- _Directions for this task_: Nothing in the records may be dropped. Retype them all exactly.

Saved entries
##########

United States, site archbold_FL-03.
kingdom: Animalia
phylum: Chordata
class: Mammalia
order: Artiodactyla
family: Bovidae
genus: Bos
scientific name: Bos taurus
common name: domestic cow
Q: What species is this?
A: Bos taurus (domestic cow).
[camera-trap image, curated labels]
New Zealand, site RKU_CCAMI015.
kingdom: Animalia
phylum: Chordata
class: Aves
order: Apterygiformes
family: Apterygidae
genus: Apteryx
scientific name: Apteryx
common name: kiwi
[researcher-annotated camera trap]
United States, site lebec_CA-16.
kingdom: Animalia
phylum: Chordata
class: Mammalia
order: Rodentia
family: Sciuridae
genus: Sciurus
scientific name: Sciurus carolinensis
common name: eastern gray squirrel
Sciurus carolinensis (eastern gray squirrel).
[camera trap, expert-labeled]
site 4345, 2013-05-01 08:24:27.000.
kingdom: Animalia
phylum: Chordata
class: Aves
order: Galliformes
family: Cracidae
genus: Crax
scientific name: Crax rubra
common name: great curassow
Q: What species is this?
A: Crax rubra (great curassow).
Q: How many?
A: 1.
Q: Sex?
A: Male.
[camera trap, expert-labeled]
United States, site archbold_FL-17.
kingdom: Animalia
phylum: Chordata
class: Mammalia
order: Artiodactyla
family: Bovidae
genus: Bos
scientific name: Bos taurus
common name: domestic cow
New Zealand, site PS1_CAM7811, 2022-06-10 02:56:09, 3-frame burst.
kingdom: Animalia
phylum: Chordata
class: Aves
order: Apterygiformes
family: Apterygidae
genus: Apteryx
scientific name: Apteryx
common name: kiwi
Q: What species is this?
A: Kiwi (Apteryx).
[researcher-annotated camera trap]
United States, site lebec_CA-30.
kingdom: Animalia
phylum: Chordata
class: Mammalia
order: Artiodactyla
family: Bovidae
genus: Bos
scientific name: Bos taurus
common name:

##########

- _Written answer_:
United States, site archbold_FL-03.
kingdom: Animalia
phylum: Chordata
class: Mammalia
order: Artiodactyla
family: Bovidae
genus: Bos
scientific name: Bos taurus
common name: domestic cow
Q: What species is this?
A: Bos taurus (domestic cow).
[camera-trap image, curated labels]
New Zealand, site RKU_CCAMI015.
kingdom: Animalia
phylum: Chordata
class: Aves
order: Apterygiformes
family: Apterygidae
genus: Apteryx
scientific name: Apteryx
common name: kiwi
[researcher-annotated camera trap]
United States, site lebec_CA-16.
kingdom: Animalia
phylum: Chordata
class: Mammalia
order: Rodentia
family: Sciuridae
genus: Sciurus
scientific name: Sciurus carolinensis
common name: eastern gray squirrel
Sciurus carolinensis (eastern gray squirrel).
[camera trap, expert-labeled]
site 4345, 2013-05-01 08:24:27.000.
kingdom: Animalia
phylum: Chordata
class: Aves
order: Galliformes
family: Cracidae
genus: Crax
scientific name: Crax rubra
common name: great curassow
Q: What species is this?
A: Crax rubra (great curassow).
Q: How many?
A: 1.
Q: Sex?
A: Male.
[camera trap, expert-labeled]
United States, site archbold_FL-17.
kingdom: Animalia
phylum: Chordata
class: Mammalia
order: Artiodactyla
family: Bovidae
genus: Bos
scientific name: Bos taurus
common name: domestic cow
New Zealand, site PS1_CAM7811, 2022-06-10 02:56:09, 3-frame burst.
kingdom: Animalia
phylum: Chordata
class: Aves
order: Apterygiformes
family: Apterygidae
genus: Apteryx
scientific name: Apteryx
common name: kiwi
Q: What species is this?
A: Kiwi (Apteryx).
[researcher-annotated camera trap]
United States, site lebec_CA-30.
kingdom: Animalia
phylum: Chordata
class: Mammalia
order: Artiodactyla
family: Bovidae
genus: Bos
scientific name: Bos taurus
common name:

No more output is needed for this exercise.